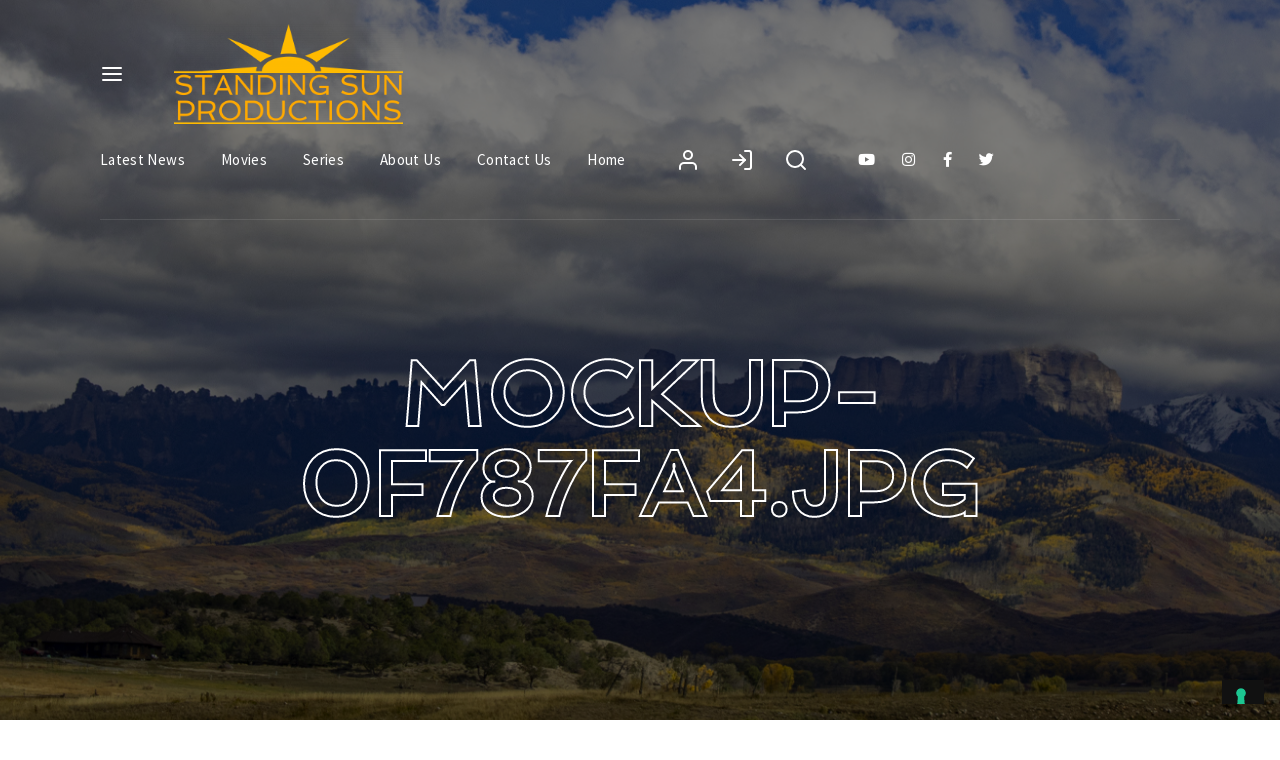

--- FILE ---
content_type: text/css
request_url: https://www.standingsun.com/wp-content/themes/noxe-child/style.css?ver=6.8.3
body_size: 283
content:
@charset "UTF-8";

/*
	Theme Name: Noxe Child Theme
	Theme URI: https://themeforest.net/user/gloriathemes
	Description: Child theme of Noxe theme
	Author: Gloria Themes
	Author URI: https://gloriathemes.com/
	License: GNU General Public License v2 or later
	License URI: http://www.gnu.org/licenses/gpl-2.0.html
	Text Domain: noxe
	Template: noxe
	Version: 1.0.0
*/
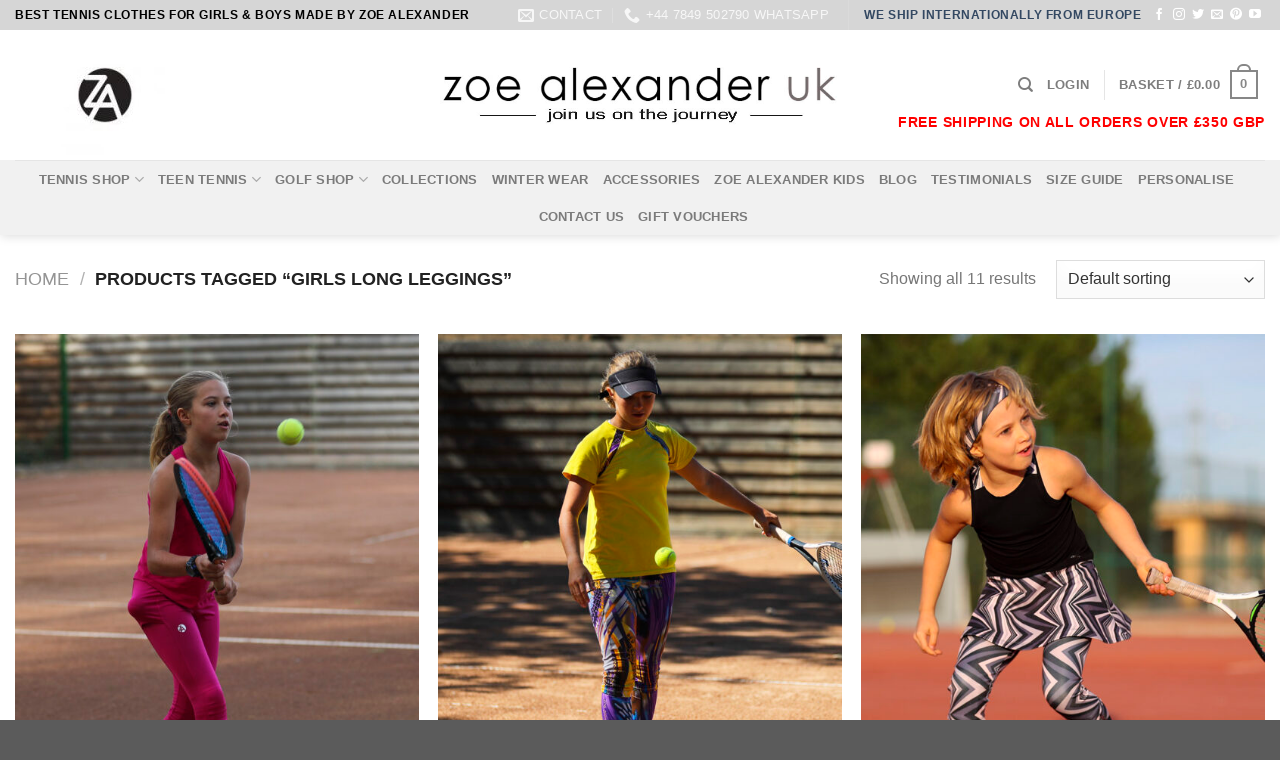

--- FILE ---
content_type: text/css
request_url: https://www.zoealexanderuk.com/wp-content/themes/flatsome-child/style.css?ver=3.0
body_size: 304
content:
/*
Theme Name: Flatsome Child
Description: This is a child theme for Flatsome Theme
Author: UX Themes
Template: flatsome
Version: 3.0
*/

/*************** ADD CUSTOM CSS HERE.   ***************/

.zoe-site-tags {
	font-size: 7px;
}

.header-top {
	background: #878787 !important;
}

/*.bg.bg-loaded {
	background-position: top;
}*/


@media only screen and (max-width: 48em) {
/*************** ADD MOBILE ONLY CSS HERE  ***************/


}
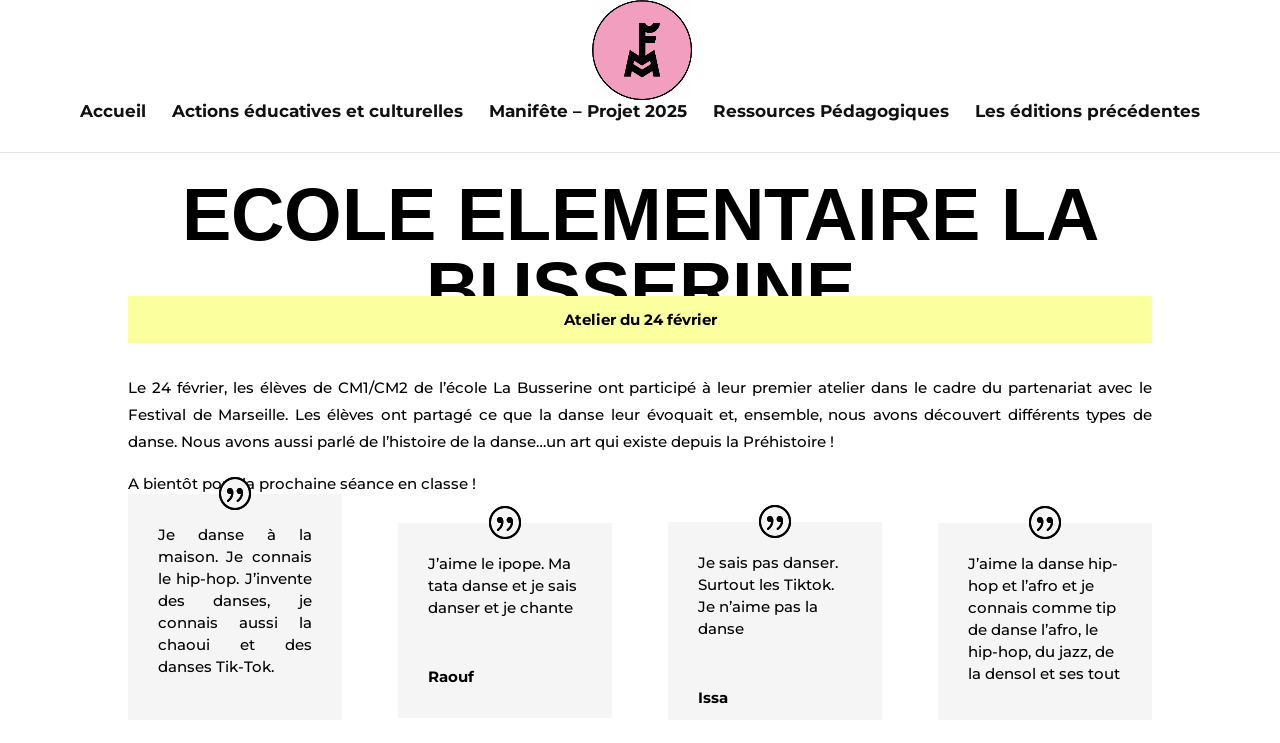

--- FILE ---
content_type: text/css
request_url: https://en-classe.festivaldemarseille.com/wp-content/et-cache/1249/et-core-unified-deferred-1249.min.css?ver=1767589638
body_size: 258
content:
.et_pb_text_0{margin-bottom:-50px!important}.et_pb_row_1.et_pb_row,.et_pb_row_3.et_pb_row{padding-bottom:45px!important;padding-bottom:45px}.et_pb_text_1.et_pb_text,.et_pb_text_3.et_pb_text,.et_pb_text_4.et_pb_text,.et_pb_text_5.et_pb_text,.et_pb_text_6.et_pb_text{color:#000000!important}.et_pb_text_1{background-color:#fbff9e;position:relative;padding-top:10px!important;padding-bottom:10px!important;margin-top:0px!important;margin-bottom:10px!important}.et_pb_text_2,.et_pb_text_7{padding-top:0px!important;margin-top:31px!important;max-width:100%}.et_pb_row_2.et_pb_row{padding-bottom:0px!important;padding-bottom:0px}.et_pb_testimonial_0.et_pb_testimonial{background-color:#f5f5f5;margin-top:-76px!important;background-color:#f5f5f5}.et_pb_text_4{min-height:61px}.et_pb_testimonial_1.et_pb_testimonial{background-color:#f5f5f5;margin-top:-108px!important;background-color:#f5f5f5}.et_pb_testimonial_2.et_pb_testimonial{background-color:#f5f5f5;margin-top:-20px!important;background-color:#f5f5f5}.et_pb_testimonial_3.et_pb_testimonial{background-color:#f5f5f5;margin-top:-19px!important;background-color:#f5f5f5}.et_pb_text_6{background-color:#ffc0bc;position:relative;padding-top:10px!important;padding-bottom:10px!important;margin-top:0px!important;margin-bottom:10px!important}.et_pb_gallery_0.et_pb_gallery .et_pb_gallery_pagination a,.et_pb_gallery_1.et_pb_gallery .et_pb_gallery_pagination a,.et_pb_gallery_2.et_pb_gallery .et_pb_gallery_pagination a{font-size:22px}.et_pb_gallery_0.et_pb_gallery{background-color:#E02B20}.et_pb_gallery_1.et_pb_gallery{margin-top:116px!important}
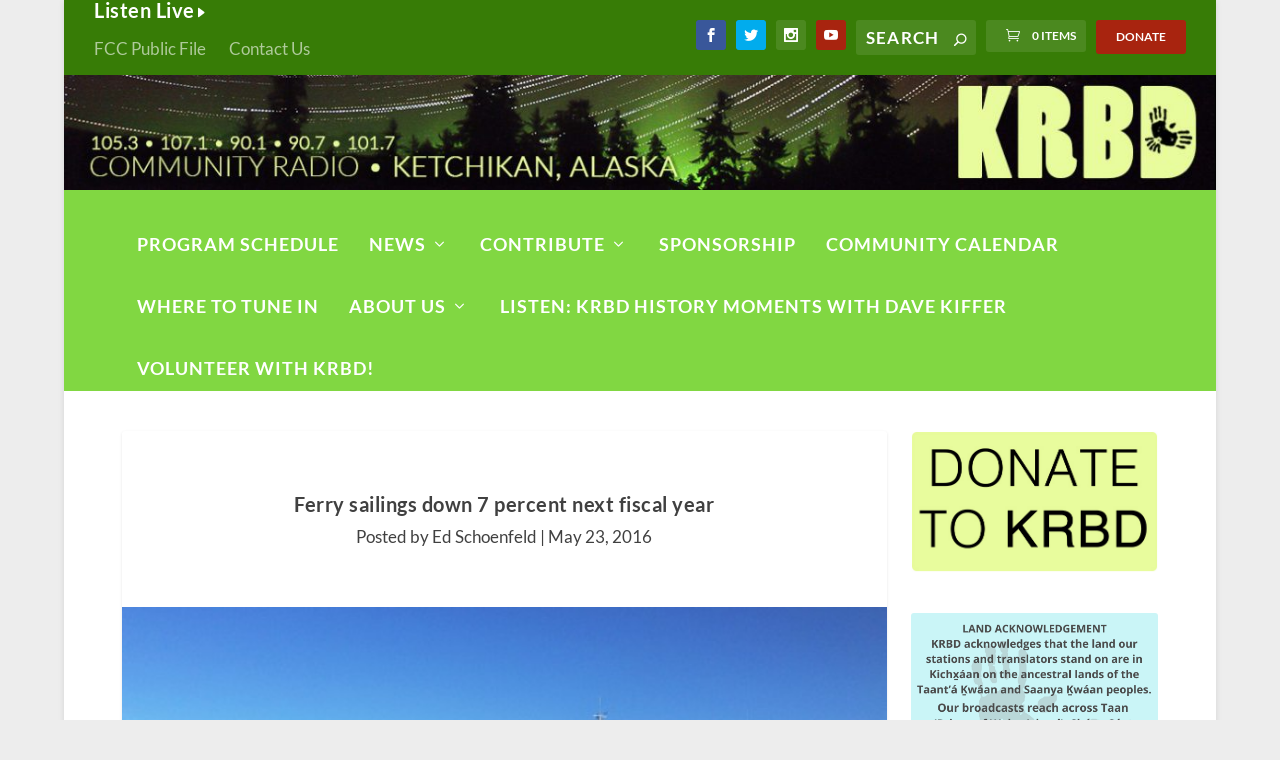

--- FILE ---
content_type: text/plain; charset=utf-8
request_url: https://events.getsitectrl.com/api/v1/events
body_size: 558
content:
{"id":"670162883a100d5f","user_id":"670162883a65cd0f","time":1769619464424,"token":"1769619464.fc98074596b9d62995b22b82b170991b.d7a92280d6bbc8fa51d8bdeb74831ab4","geo":{"ip":"13.58.219.190","geopath":"147015:147763:220321:","geoname_id":4509177,"longitude":-83.0061,"latitude":39.9625,"postal_code":"43215","city":"Columbus","region":"Ohio","state_code":"OH","country":"United States","country_code":"US","timezone":"America/New_York"},"ua":{"platform":"Desktop","os":"Mac OS","os_family":"Mac OS X","os_version":"10.15.7","browser":"Other","browser_family":"ClaudeBot","browser_version":"1.0","device":"Spider","device_brand":"Spider","device_model":"Desktop"},"utm":{}}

= = =

** TASK DESCRIPTION **
The listing above must be retyped word for word, without the pictures.

** PROBLEM SOLUTION **
--- FILE ---
content_type: text/css
request_url: https://www.standingsun.com/wp-content/themes/noxe-child/style.css?ver=6.8.3
body_size: 283
content:
@charset "UTF-8";

/*
	Theme Name: Noxe Child Theme
	Theme URI: https://themeforest.net/user/gloriathemes
	Description: Child theme of Noxe theme
	Author: Gloria Themes
	Author URI: https://gloriathemes.com/
	License: GNU General Public License v2 or later
	License URI: http://www.gnu.org/licenses/gpl-2.0.html
	Text Domain: noxe
	Template: noxe
	Version: 1.0.0
*/

--- FILE ---
content_type: text/css
request_url: https://www.zoealexanderuk.com/wp-content/themes/flatsome-child/style.css?ver=3.0
body_size: 304
content:
/*
Theme Name: Flatsome Child
Description: This is a child theme for Flatsome Theme
Author: UX Themes
Template: flatsome
Version: 3.0
*/

/*************** ADD CUSTOM CSS HERE.   ***************/

.zoe-site-tags {
	font-size: 7px;
}

.header-top {
	background: #878787 !important;
}

/*.bg.bg-loaded {
	background-position: top;
}*/


@media only screen and (max-width: 48em) {
/*************** ADD MOBILE ONLY CSS HERE  ***************/


}

--- FILE ---
content_type: text/css
request_url: https://en-classe.festivaldemarseille.com/wp-content/et-cache/1249/et-core-unified-deferred-1249.min.css?ver=1767589638
body_size: 258
content:
.et_pb_text_0{margin-bottom:-50px!important}.et_pb_row_1.et_pb_row,.et_pb_row_3.et_pb_row{padding-bottom:45px!important;padding-bottom:45px}.et_pb_text_1.et_pb_text,.et_pb_text_3.et_pb_text,.et_pb_text_4.et_pb_text,.et_pb_text_5.et_pb_text,.et_pb_text_6.et_pb_text{color:#000000!important}.et_pb_text_1{background-color:#fbff9e;position:relative;padding-top:10px!important;padding-bottom:10px!important;margin-top:0px!important;margin-bottom:10px!important}.et_pb_text_2,.et_pb_text_7{padding-top:0px!important;margin-top:31px!important;max-width:100%}.et_pb_row_2.et_pb_row{padding-bottom:0px!important;padding-bottom:0px}.et_pb_testimonial_0.et_pb_testimonial{background-color:#f5f5f5;margin-top:-76px!important;background-color:#f5f5f5}.et_pb_text_4{min-height:61px}.et_pb_testimonial_1.et_pb_testimonial{background-color:#f5f5f5;margin-top:-108px!important;background-color:#f5f5f5}.et_pb_testimonial_2.et_pb_testimonial{background-color:#f5f5f5;margin-top:-20px!important;background-color:#f5f5f5}.et_pb_testimonial_3.et_pb_testimonial{background-color:#f5f5f5;margin-top:-19px!important;background-color:#f5f5f5}.et_pb_text_6{background-color:#ffc0bc;position:relative;padding-top:10px!important;padding-bottom:10px!important;margin-top:0px!important;margin-bottom:10px!important}.et_pb_gallery_0.et_pb_gallery .et_pb_gallery_pagination a,.et_pb_gallery_1.et_pb_gallery .et_pb_gallery_pagination a,.et_pb_gallery_2.et_pb_gallery .et_pb_gallery_pagination a{font-size:22px}.et_pb_gallery_0.et_pb_gallery{background-color:#E02B20}.et_pb_gallery_1.et_pb_gallery{margin-top:116px!important}

--- FILE ---
content_type: text/plain; charset=utf-8
request_url: https://events.getsitectrl.com/api/v1/events
body_size: 558
content:
{"id":"670162883a100d5f","user_id":"670162883a65cd0f","time":1769619464424,"token":"1769619464.fc98074596b9d62995b22b82b170991b.d7a92280d6bbc8fa51d8bdeb74831ab4","geo":{"ip":"13.58.219.190","geopath":"147015:147763:220321:","geoname_id":4509177,"longitude":-83.0061,"latitude":39.9625,"postal_code":"43215","city":"Columbus","region":"Ohio","state_code":"OH","country":"United States","country_code":"US","timezone":"America/New_York"},"ua":{"platform":"Desktop","os":"Mac OS","os_family":"Mac OS X","os_version":"10.15.7","browser":"Other","browser_family":"ClaudeBot","browser_version":"1.0","device":"Spider","device_brand":"Spider","device_model":"Desktop"},"utm":{}}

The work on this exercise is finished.